● Exercise details
Everything from the line containing "Which one, drawn from" through the last line of the records must be returned verbatim, and nothing outside that range.

● Exercise input
---
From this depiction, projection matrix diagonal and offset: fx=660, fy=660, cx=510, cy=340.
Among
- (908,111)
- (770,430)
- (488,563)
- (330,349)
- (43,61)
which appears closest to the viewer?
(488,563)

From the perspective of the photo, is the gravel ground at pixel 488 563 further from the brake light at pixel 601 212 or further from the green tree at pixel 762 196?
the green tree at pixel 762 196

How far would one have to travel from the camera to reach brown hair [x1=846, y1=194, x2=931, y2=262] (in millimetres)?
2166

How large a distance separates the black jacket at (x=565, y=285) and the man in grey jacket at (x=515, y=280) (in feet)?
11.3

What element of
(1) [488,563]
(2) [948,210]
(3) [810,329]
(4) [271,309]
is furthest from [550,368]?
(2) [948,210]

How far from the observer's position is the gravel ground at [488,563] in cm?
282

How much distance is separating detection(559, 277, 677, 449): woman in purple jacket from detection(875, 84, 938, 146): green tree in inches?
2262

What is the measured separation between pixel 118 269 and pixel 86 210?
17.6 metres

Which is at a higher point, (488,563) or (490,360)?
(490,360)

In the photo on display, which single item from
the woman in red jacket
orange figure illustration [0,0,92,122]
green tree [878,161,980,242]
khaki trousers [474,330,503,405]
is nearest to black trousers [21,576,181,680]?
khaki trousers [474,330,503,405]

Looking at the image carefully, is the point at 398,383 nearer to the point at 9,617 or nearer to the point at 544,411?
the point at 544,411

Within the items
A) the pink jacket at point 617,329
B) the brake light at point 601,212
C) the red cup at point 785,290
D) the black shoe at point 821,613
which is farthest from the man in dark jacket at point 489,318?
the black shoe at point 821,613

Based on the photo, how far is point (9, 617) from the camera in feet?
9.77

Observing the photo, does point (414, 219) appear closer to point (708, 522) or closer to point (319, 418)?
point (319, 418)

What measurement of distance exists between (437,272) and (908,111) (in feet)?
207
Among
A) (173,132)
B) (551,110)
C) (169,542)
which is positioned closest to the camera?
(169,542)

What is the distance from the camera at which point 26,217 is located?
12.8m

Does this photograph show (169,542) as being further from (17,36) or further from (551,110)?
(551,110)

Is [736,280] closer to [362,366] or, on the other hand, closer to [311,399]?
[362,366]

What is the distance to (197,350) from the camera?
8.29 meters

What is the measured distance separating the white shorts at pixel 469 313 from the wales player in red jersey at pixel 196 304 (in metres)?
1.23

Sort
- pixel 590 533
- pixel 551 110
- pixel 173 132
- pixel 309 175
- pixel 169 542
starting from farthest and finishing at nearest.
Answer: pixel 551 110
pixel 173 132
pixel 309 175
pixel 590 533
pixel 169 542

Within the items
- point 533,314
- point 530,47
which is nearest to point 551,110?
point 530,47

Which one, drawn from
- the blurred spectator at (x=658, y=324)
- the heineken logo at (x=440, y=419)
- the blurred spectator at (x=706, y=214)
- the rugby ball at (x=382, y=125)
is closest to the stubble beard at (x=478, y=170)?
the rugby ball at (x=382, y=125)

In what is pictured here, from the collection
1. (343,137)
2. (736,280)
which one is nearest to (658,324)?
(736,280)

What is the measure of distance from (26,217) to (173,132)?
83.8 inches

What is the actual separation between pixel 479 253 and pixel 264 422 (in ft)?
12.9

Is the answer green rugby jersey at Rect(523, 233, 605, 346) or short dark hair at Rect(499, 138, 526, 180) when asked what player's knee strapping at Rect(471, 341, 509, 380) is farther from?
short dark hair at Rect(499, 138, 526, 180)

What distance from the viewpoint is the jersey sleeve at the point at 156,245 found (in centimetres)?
---
● Final result
Which one, drawn from
- the blurred spectator at (x=658, y=324)
- the heineken logo at (x=440, y=419)
- the blurred spectator at (x=706, y=214)
- the rugby ball at (x=382, y=125)
is closest to the stubble beard at (x=478, y=170)?
the rugby ball at (x=382, y=125)

In what is pictured here, from the collection
1. (343,137)
2. (736,280)
which one is nearest to (658,324)?
(736,280)

What is the measure of distance from (26,217) to (173,132)?
83.8 inches

What is the actual separation between pixel 479 253 and pixel 264 422 (in ft)?
12.9

Is the answer green rugby jersey at Rect(523, 233, 605, 346) or short dark hair at Rect(499, 138, 526, 180) when asked what player's knee strapping at Rect(471, 341, 509, 380) is farther from?
short dark hair at Rect(499, 138, 526, 180)

What distance from the viewpoint is the jersey sleeve at the point at 156,245 found (in centimetres)?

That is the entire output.